*REQUIRED WORK*
Search the data for the string "text" and gather each line it is in.

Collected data
◆ ◆ ◆ ◆

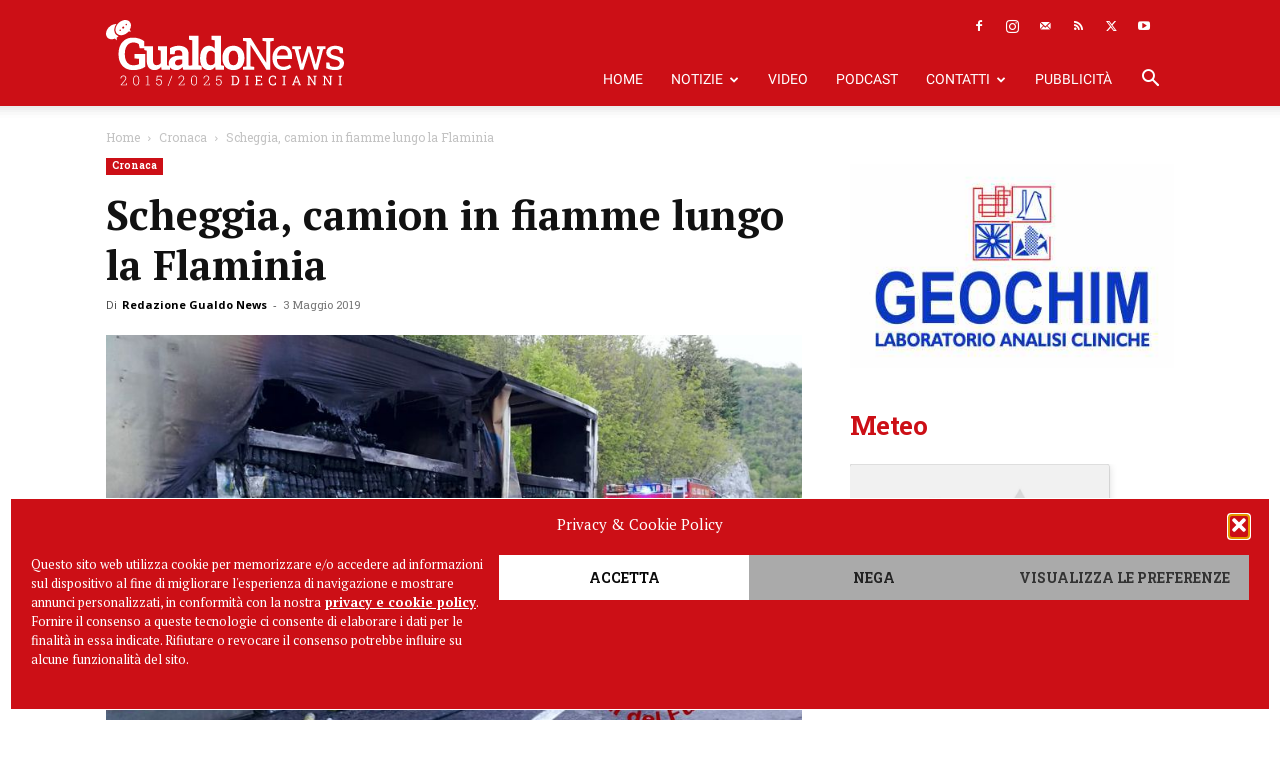

--- FILE ---
content_type: text/html; charset=UTF-8
request_url: https://gualdonews.it/wp-admin/admin-ajax.php?action=load_adrotate&type=desktop&mid=13&did=10
body_size: 70
content:
<div class="g g-10"><div class="g-single a-154"><a class="gofollow" data-track="MTU0LDEwLDYw" href="https://scuolenoceraumbra.edu.it/open-days/" target="_blank">
   <img src="https://gualdonews.it/wp-content/uploads/2025/12/Sigismondi-2025-1200x440-px.jpeg">
</a></div></div>

--- FILE ---
content_type: text/html; charset=utf-8
request_url: https://www.google.com/recaptcha/api2/aframe
body_size: 267
content:
<!DOCTYPE HTML><html><head><meta http-equiv="content-type" content="text/html; charset=UTF-8"></head><body><script nonce="lJ7WWAsr0UfGpdqz04TFdg">/** Anti-fraud and anti-abuse applications only. See google.com/recaptcha */ try{var clients={'sodar':'https://pagead2.googlesyndication.com/pagead/sodar?'};window.addEventListener("message",function(a){try{if(a.source===window.parent){var b=JSON.parse(a.data);var c=clients[b['id']];if(c){var d=document.createElement('img');d.src=c+b['params']+'&rc='+(localStorage.getItem("rc::a")?sessionStorage.getItem("rc::b"):"");window.document.body.appendChild(d);sessionStorage.setItem("rc::e",parseInt(sessionStorage.getItem("rc::e")||0)+1);localStorage.setItem("rc::h",'1768866417737');}}}catch(b){}});window.parent.postMessage("_grecaptcha_ready", "*");}catch(b){}</script></body></html>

◆ ◆ ◆ ◆

*ANSWER FOR THIS EXERCISE*
content_type: text/html; charset=UTF-8
content_type: text/html; charset=utf-8
<!DOCTYPE HTML><html><head><meta http-equiv="content-type" content="text/html; charset=UTF-8"></head><body><script nonce="lJ7WWAsr0UfGpdqz04TFdg">/** Anti-fraud and anti-abuse applications only. See google.com/recaptcha */ try{var clients={'sodar':'https://pagead2.googlesyndication.com/pagead/sodar?'};window.addEventListener("message",function(a){try{if(a.source===window.parent){var b=JSON.parse(a.data);var c=clients[b['id']];if(c){var d=document.createElement('img');d.src=c+b['params']+'&rc='+(localStorage.getItem("rc::a")?sessionStorage.getItem("rc::b"):"");window.document.body.appendChild(d);sessionStorage.setItem("rc::e",parseInt(sessionStorage.getItem("rc::e")||0)+1);localStorage.setItem("rc::h",'1768866417737');}}}catch(b){}});window.parent.postMessage("_grecaptcha_ready", "*");}catch(b){}</script></body></html>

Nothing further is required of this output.